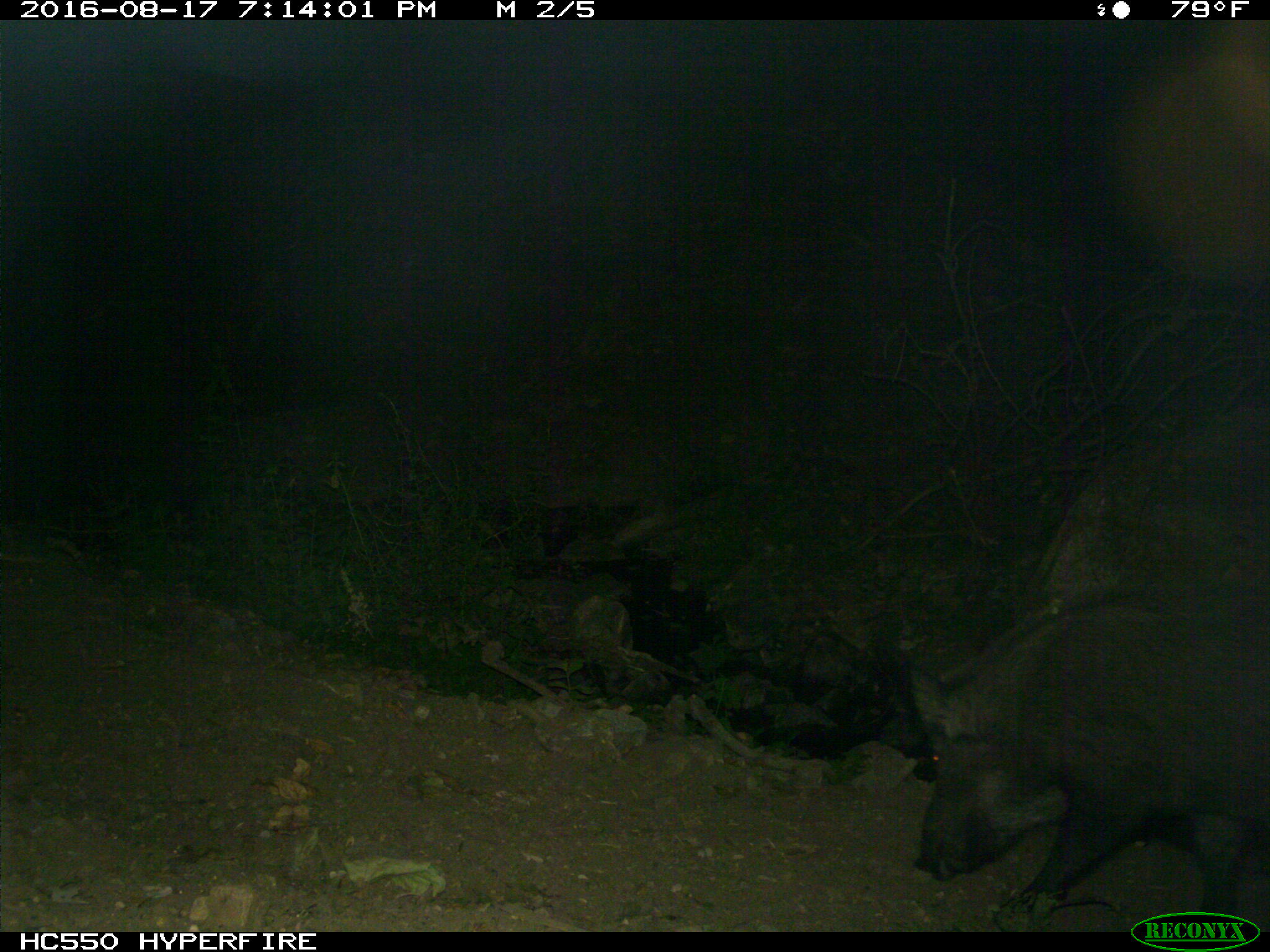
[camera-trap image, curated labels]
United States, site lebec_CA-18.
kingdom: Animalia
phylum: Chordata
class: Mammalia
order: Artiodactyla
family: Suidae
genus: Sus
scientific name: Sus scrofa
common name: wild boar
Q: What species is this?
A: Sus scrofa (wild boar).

───

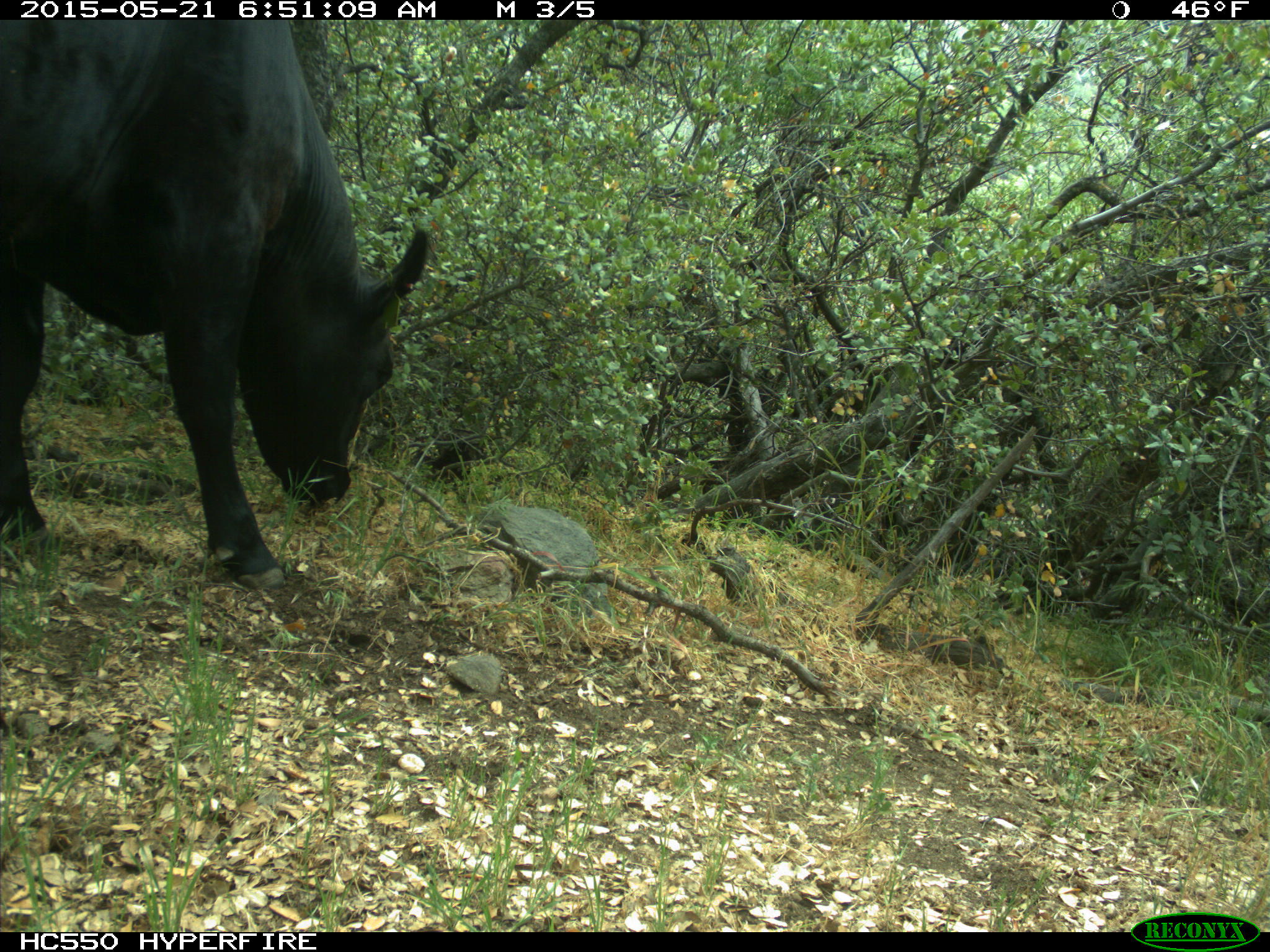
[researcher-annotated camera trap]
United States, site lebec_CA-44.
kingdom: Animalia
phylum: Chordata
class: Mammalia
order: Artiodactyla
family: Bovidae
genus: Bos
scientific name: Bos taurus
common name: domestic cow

───

== Work task ==
Using the entries above, extract exactly the span from the line with "scientific name: Sus scrofa" to the line with "A: Sus scrofa (wild boar).", both lines included; leave out everything else.

== Exercise answer ==
scientific name: Sus scrofa
common name: wild boar
Q: What species is this?
A: Sus scrofa (wild boar).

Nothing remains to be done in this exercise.